* DADOS DE ENTRADA
'''

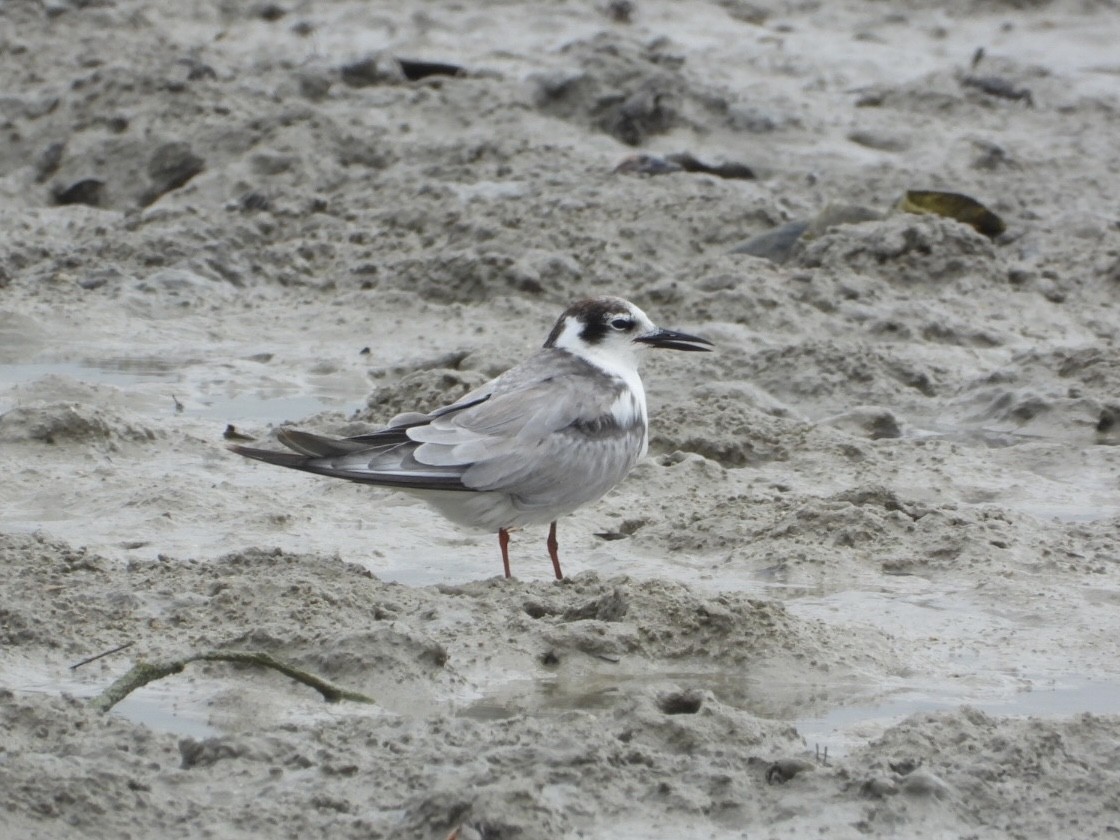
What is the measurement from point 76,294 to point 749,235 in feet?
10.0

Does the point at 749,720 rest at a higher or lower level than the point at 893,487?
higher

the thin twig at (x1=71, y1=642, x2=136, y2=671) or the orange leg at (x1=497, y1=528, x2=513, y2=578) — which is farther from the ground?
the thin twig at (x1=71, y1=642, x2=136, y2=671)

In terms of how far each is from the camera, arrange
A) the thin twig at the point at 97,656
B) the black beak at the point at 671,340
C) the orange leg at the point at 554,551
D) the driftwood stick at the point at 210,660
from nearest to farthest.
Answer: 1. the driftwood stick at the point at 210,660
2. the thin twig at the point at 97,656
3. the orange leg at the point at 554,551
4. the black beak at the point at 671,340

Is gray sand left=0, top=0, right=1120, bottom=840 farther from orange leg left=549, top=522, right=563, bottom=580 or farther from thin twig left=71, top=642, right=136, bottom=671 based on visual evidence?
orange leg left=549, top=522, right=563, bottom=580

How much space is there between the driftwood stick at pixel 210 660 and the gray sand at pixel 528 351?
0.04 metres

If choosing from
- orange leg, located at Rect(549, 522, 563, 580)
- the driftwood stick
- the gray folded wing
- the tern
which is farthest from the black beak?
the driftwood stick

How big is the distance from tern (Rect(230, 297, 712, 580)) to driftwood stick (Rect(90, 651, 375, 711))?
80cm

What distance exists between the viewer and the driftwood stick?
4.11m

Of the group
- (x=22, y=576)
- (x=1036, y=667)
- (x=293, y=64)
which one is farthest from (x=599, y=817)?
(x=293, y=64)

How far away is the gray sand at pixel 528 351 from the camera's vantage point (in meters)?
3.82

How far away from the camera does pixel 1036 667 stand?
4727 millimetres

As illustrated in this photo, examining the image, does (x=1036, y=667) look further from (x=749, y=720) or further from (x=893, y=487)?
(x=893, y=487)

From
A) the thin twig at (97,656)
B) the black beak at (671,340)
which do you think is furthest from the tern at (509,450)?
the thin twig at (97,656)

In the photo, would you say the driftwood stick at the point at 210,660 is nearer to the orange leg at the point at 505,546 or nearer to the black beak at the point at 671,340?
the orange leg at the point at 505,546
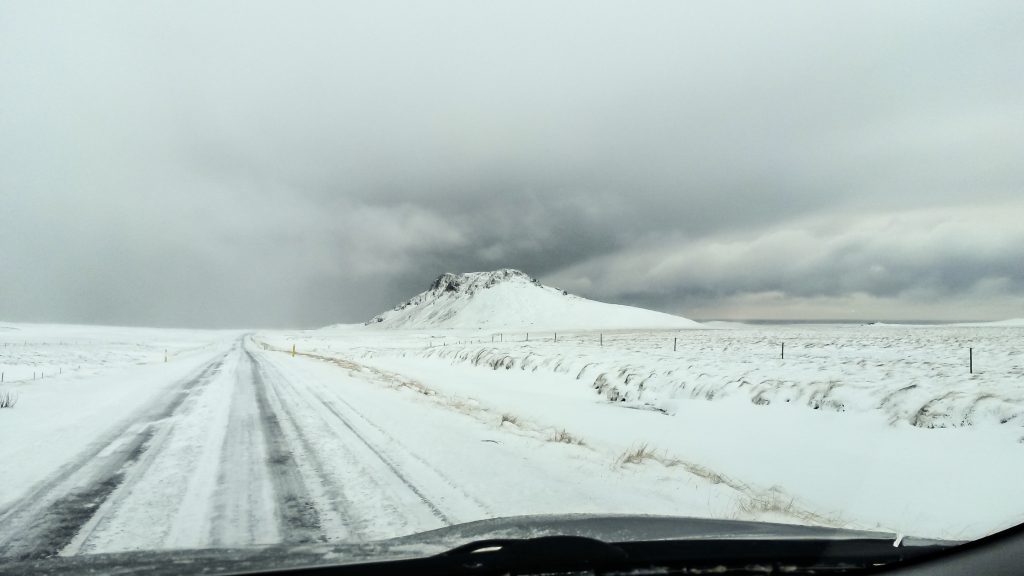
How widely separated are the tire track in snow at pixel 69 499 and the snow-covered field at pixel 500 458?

'''
'''

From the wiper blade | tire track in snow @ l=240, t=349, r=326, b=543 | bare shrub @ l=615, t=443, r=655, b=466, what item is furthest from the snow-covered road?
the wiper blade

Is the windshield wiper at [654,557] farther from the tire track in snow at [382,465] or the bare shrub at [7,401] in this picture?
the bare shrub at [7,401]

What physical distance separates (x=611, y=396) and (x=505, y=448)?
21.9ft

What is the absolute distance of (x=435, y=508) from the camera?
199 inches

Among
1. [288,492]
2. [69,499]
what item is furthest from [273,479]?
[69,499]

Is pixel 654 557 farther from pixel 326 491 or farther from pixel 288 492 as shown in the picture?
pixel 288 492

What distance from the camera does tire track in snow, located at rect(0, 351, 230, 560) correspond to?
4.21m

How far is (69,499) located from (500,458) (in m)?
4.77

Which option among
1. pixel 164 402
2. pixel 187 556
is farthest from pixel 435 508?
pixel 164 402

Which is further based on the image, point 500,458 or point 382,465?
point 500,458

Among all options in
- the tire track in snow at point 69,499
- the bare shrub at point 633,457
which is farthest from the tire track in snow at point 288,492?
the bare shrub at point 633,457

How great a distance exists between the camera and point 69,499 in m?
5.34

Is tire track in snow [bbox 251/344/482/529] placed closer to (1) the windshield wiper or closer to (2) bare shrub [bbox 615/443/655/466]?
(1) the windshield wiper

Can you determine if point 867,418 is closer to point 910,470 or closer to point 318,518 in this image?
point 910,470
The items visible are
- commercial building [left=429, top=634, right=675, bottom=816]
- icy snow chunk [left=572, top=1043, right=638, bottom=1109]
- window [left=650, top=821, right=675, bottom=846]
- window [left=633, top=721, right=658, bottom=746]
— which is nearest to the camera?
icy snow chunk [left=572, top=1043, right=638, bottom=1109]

'''
'''

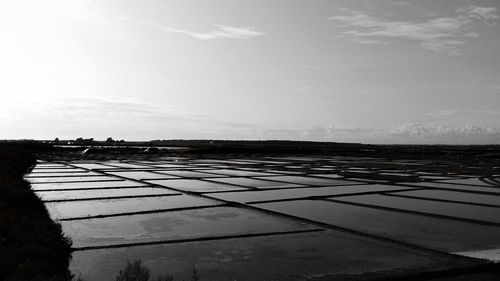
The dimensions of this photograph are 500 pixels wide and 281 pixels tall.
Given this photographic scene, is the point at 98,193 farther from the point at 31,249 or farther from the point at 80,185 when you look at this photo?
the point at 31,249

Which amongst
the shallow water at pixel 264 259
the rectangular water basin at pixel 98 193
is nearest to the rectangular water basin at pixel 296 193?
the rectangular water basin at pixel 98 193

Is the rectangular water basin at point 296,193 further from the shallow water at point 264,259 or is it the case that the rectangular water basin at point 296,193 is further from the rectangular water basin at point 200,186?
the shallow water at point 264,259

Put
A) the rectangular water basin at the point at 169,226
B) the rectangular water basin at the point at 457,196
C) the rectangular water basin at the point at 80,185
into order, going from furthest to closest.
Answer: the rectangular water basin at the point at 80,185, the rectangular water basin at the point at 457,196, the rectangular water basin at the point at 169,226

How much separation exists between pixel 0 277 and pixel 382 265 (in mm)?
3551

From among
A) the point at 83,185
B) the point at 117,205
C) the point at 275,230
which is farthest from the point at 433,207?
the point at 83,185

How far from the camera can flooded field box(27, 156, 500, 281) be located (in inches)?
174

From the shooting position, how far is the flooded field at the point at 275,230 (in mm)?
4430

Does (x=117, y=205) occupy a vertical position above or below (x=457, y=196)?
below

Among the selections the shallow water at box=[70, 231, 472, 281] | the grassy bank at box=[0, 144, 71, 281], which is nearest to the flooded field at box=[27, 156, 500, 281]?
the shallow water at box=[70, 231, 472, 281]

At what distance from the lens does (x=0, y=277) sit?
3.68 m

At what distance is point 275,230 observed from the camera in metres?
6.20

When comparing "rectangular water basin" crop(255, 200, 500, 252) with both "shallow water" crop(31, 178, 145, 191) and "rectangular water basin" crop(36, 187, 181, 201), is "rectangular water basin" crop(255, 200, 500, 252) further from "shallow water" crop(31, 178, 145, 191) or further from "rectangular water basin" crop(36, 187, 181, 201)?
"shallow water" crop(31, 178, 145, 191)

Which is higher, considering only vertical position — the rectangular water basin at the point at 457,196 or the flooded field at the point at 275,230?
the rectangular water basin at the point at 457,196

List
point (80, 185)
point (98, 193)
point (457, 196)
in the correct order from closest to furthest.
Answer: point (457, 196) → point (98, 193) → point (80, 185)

'''

* EXERCÍCIO
Reproduza sem alterações as linhas dos dados que vão da linha com "How far away is" até a linha com "How widely separated", incluindo ambas. Deixe as imagens de fora da resposta.

* RESPOSTA DO EXERCÍCIO
How far away is the gray sand at pixel 528 351 from the camera's vantage point (in meters)?
3.82

How far away from the camera does pixel 1036 667 stand?
4727 millimetres

As illustrated in this photo, examining the image, does (x=1036, y=667) look further from (x=749, y=720) or further from (x=893, y=487)?
(x=893, y=487)

From
A) the thin twig at (97,656)
B) the black beak at (671,340)
which do you think is furthest from the tern at (509,450)?
the thin twig at (97,656)

In the photo, would you say the driftwood stick at the point at 210,660 is nearer to the orange leg at the point at 505,546 or nearer to the black beak at the point at 671,340?
the orange leg at the point at 505,546
How widely separated are the tire track in snow at pixel 69 499 and the snow-covered field at pixel 500 458?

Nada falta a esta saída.